In other words, for about 1,500 women screened for 10 years, one could be spared death from breast cancer (although she would most likely die of some other cause). But about five other women would undergo surgery and about four others would undergo radiation therapy, both of which can have dangerous or even deadly side effects.

Thus, the NNH, together with the NNT, can be very useful in discussing the relative potential advantages and disadvantages of treatments. As another example, consider antibiotics for ear infections in children. There are many reasons why parents and pediatricians might consider treatment. An oft-cited reason is that we want to prevent serious complications from untreated infections. Unfortunately, antibiotics don’t do this, and NNT is effectively infinite. Antibiotics will also not reduce pain within 24 hours. However, antibiotics have been shown to reduce pain within two to seven days. However, not all children will see this benefit. The NNT is about 20 for this result.

However, antibiotics can cause side effects, including vomiting, diarrhea, or a severe rash. The NNH for side effects in this population is 14.

This means that when a child is prescribed antibiotics for an ear infection, they are more likely to develop vomiting, diarrhea or a rash than to benefit. When patients are presented with treatment options in this way, they are sometimes more likely to be willing to wait carefully to see if the ear infection resolves on its own. For most children with ear infections, observation with close follow-up is recommended by the American Academy of Pediatrics.
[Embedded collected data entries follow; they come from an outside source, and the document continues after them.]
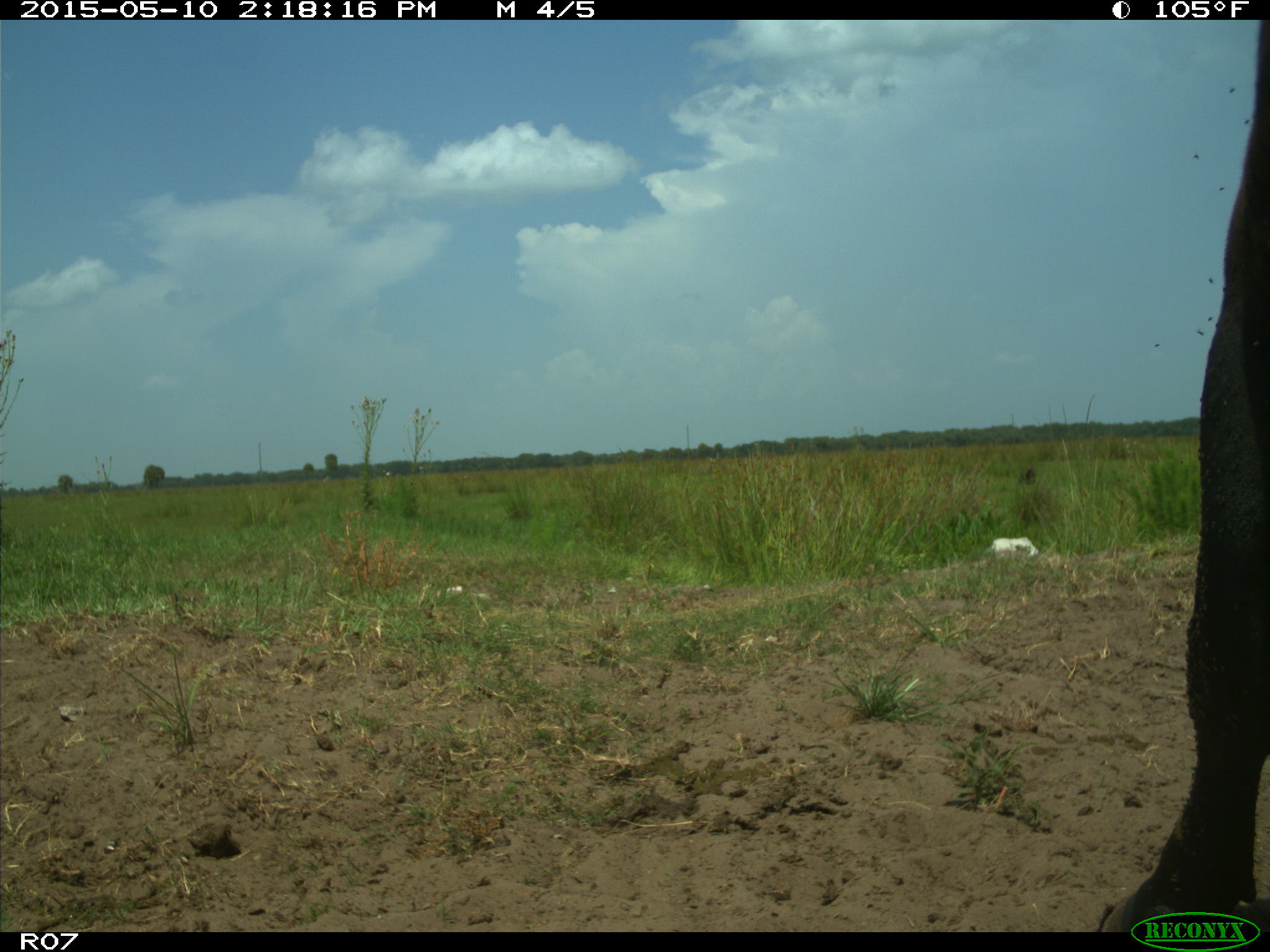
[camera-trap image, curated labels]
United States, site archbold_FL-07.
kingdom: Animalia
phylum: Chordata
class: Mammalia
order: Artiodactyla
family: Bovidae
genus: Bos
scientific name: Bos taurus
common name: domestic cow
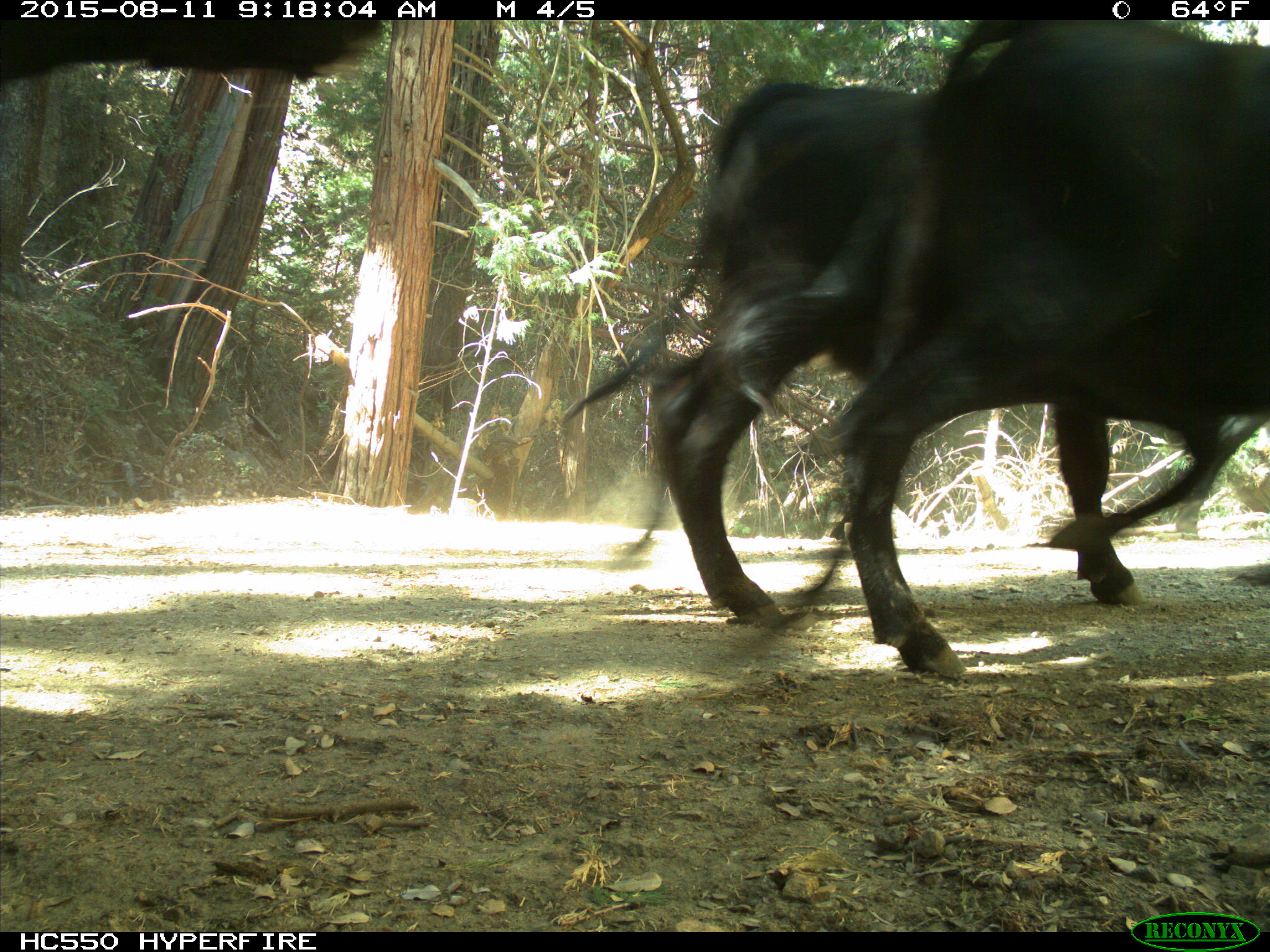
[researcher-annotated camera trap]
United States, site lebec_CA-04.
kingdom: Animalia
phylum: Chordata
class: Mammalia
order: Artiodactyla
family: Bovidae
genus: Bos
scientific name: Bos taurus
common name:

A wealth of NNT and NNH data based on clinical trials is available on a website developed by David Newman, director of clinical research at the Icahn School of Medicine at Mount Sinai Hospital, and Graham Walker, assistant clinical professor at the ‘University of California, San Francisco. But it’s important to understand that the results of clinical trials don’t always reflect what happens in the real world. As treatment criteria become more permissive beyond those applied in trials, NNTs may increase. But most importantly, NNHs often don’t. Healthier people are less likely to see a benefit from antibiotics or an aspirin. But they are no less likely to have a side effect or complication.

Indeed, the harms associated with treatment generally have nothing to do with the underlying disease. They are caused by therapy, regardless of the reason for use. Children will develop diarrhea, vomiting, or rashes from antibiotics in the same relative amounts, regardless of what we use them for. In other words, clinical trials are designed to target the category of patients who are most likely to benefit from treatment, but they do not target those who are more or less likely to suffer harm. When treatments are applied in real clinical settings, we generally do not see changes in the proportion of patients harmed by them compared to trials.

When we deviate from the treatment recommendations and expand the population receiving the studied treatments, the NNTs often increase, but the NNHs remain the same. Things are often even worse than the study data would suggest. Fewer people benefit, but just as many are harmed.

We hope that each therapy has a benefit. The NNT shows us that benefits are often far less likely than many realize. NNH can show us the likelihood of harm versus benefit. Considering both, especially in light of how practice often differs from study, can help us make better decisions about how to take care of ourselves and those we love.